Non solo: da tradizione, esse vengono date in moglie in cambio di un numero stabilito di capi di bestiame, simbolo di ricchezza all'interno delle comunità locali. «Le mucche valgono molto di più delle persone, e senza le mucche non si trova una moglie», lo sa bene padre John, che è cresciuto nei “cattle camp” di Rumbek, ovvero i campi-bestiame, dove gli allevatori vivono in simbiosi con i propri bovini, che rappresentano le vere “banche”. Dove i bambini non vengono mandati a scuola, perché è sempre “troppo lontana” e perché servono braccia. E dove la proprietà contesa delle mucche è spesso il vero motivo delle ostilità, prima ancora delle divisioni etniche.
«Nonostante la paura e la miseria derivanti dal conflitto, non ci fermiamo, cercheremo di migliorare le condizioni di alcuni gruppi di donne particolarmente disagiate, attraverso lo sviluppo agricolo», aggiunge padre John, «che, in prospettiva, potrà aiutare il Paese a risollevarsi economicamente e a ridurre la dipendenza dal petrolio, che oggi rappresenta il 98% delle entrate governative».
(Foto Scalettari)
"Per noi il Vangelo è sviluppo e promozione umana"
«Attraverso un programma formativo ben strutturato in ambito agricolo», sottolinea la presidente Rossini, «cercheremo di insegnare alle donne un lavoro per un minimo di auto-sostentamento.

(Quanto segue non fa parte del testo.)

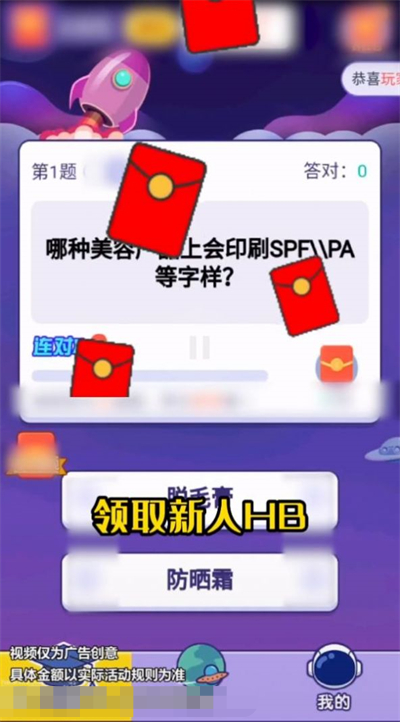 烧脑答题王游戏图3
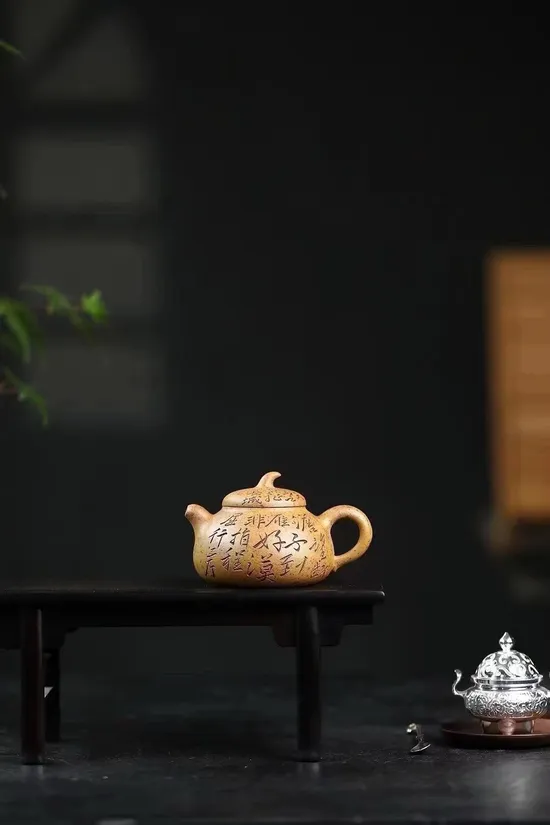 Premium Yixing Zisha Clay Teapot | Handcrafted Purple Clay Artistry 4
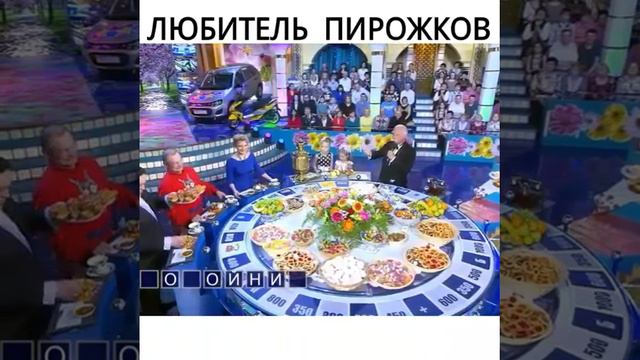 Поле чудес!!! Любитель пирожков смотреть онлайн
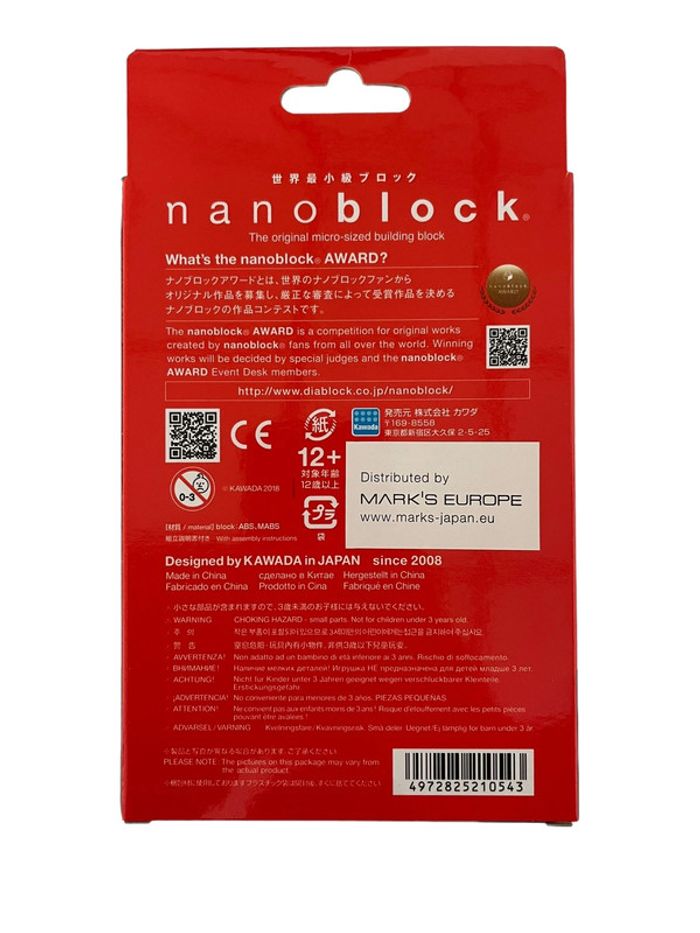 Nano Block Stacked Daruma Game 200 pièces Kawada neuf - photo numéro 2
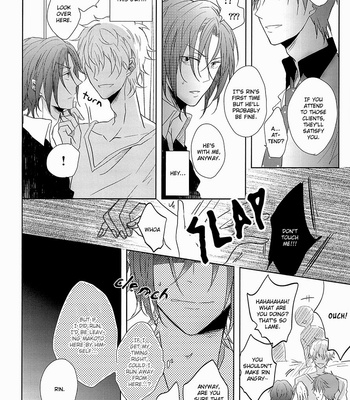 [caffeine/ Oosawa] Free! dj – Good-Morning [Eng] – Gay Manga sex 12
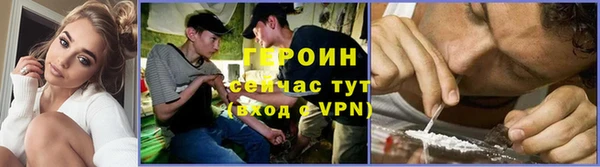 прущая мука Болохово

Esperti periti agrari insegneranno loro tecniche sostenibili di coltivazione biologica, facendo leva su mezzi e risorse locali, in modo da fornire, nel tempo, gli strumenti necessari per determinare un'autosufficienza economica. Queste donne ce la possono fare. In fondo, da sempre spetta a loro la cura dei figli, l'attività dei campi, insomma la sopravvivenza della comunità».
In programma ci sono anche la ristrutturazione della cattedrale di Rumbek con la realizzazione, all'esterno, di una sala polifunzionale per un migliaio di persone, e la sistemazione della tomba del vescovo Mazzolari. «Siamo andati a visitare le missioni, ad ascoltare le esigenze, ma siamo partiti anche con un atteggiamento di fede», racconta Mario Pasini. «La Parola di Dio ci porta a creare la speranza in questi luoghi, una speranza fatta di un minimo di sussistenza e di educazione. Per noi il Vangelo è sviluppo e promozione umana».
La Diocesi cattolica di Rumbek è una delle sette diocesi cattoliche della Repubblica del Sud Sudan. È situata nel cuore del Paese, e copre un'area di 65 mila chilometri quadrati: l'intero Stato dei Laghi e la parte meridionale dello Stato di Warrap. Guidata fino alla sua morte da mons. Cesare Mazzolari, la diocesi è formata da 11 missioni e parrocchie, e da una serie di parrocchie secondarie, e conta all'incirca su 150 cappelle.